Stored data entries
************
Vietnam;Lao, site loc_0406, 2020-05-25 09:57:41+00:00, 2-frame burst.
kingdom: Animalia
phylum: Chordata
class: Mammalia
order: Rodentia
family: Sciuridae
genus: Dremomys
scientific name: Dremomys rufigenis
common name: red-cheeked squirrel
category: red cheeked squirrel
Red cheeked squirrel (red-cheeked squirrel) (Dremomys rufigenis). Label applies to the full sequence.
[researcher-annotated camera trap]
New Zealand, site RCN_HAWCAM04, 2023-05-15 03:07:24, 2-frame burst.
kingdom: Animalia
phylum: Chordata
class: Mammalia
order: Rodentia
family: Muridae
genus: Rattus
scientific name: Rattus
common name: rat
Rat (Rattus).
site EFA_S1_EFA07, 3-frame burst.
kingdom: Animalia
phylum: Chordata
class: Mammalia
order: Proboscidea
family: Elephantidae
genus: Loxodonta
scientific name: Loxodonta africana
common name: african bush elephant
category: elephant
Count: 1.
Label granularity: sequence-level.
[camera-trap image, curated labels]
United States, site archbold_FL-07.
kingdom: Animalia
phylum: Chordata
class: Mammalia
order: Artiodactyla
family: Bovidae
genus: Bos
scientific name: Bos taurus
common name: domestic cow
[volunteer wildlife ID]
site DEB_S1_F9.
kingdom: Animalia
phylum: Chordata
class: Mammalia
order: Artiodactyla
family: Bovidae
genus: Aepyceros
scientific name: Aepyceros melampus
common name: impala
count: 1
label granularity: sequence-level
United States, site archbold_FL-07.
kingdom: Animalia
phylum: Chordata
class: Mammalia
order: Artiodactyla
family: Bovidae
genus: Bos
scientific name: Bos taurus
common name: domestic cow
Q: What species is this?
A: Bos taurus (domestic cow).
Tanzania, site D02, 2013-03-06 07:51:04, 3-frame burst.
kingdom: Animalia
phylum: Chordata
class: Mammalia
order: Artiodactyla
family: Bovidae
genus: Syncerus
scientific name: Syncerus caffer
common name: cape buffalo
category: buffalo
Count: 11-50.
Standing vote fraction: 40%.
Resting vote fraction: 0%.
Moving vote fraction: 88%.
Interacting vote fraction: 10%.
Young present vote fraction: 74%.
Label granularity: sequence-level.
************
[Work instruction] Line by line, retype all of the records exactly.

[Worked solution]
Vietnam;Lao, site loc_0406, 2020-05-25 09:57:41+00:00, 2-frame burst.
kingdom: Animalia
phylum: Chordata
class: Mammalia
order: Rodentia
family: Sciuridae
genus: Dremomys
scientific name: Dremomys rufigenis
common name: red-cheeked squirrel
category: red cheeked squirrel
Red cheeked squirrel (red-cheeked squirrel) (Dremomys rufigenis). Label applies to the full sequence.
[researcher-annotated camera trap]
New Zealand, site RCN_HAWCAM04, 2023-05-15 03:07:24, 2-frame burst.
kingdom: Animalia
phylum: Chordata
class: Mammalia
order: Rodentia
family: Muridae
genus: Rattus
scientific name: Rattus
common name: rat
Rat (Rattus).
site EFA_S1_EFA07, 3-frame burst.
kingdom: Animalia
phylum: Chordata
class: Mammalia
order: Proboscidea
family: Elephantidae
genus: Loxodonta
scientific name: Loxodonta africana
common name: african bush elephant
category: elephant
Count: 1.
Label granularity: sequence-level.
[camera-trap image, curated labels]
United States, site archbold_FL-07.
kingdom: Animalia
phylum: Chordata
class: Mammalia
order: Artiodactyla
family: Bovidae
genus: Bos
scientific name: Bos taurus
common name: domestic cow
[volunteer wildlife ID]
site DEB_S1_F9.
kingdom: Animalia
phylum: Chordata
class: Mammalia
order: Artiodactyla
family: Bovidae
genus: Aepyceros
scientific name: Aepyceros melampus
common name: impala
count: 1
label granularity: sequence-level
United States, site archbold_FL-07.
kingdom: Animalia
phylum: Chordata
class: Mammalia
order: Artiodactyla
family: Bovidae
genus: Bos
scientific name: Bos taurus
common name: domestic cow
Q: What species is this?
A: Bos taurus (domestic cow).
Tanzania, site D02, 2013-03-06 07:51:04, 3-frame burst.
kingdom: Animalia
phylum: Chordata
class: Mammalia
order: Artiodactyla
family: Bovidae
genus: Syncerus
scientific name: Syncerus caffer
common name: cape buffalo
category: buffalo
Count: 11-50.
Standing vote fraction: 40%.
Resting vote fraction: 0%.
Moving vote fraction: 88%.
Interacting vote fraction: 10%.
Young present vote fraction: 74%.
Label granularity: sequence-level.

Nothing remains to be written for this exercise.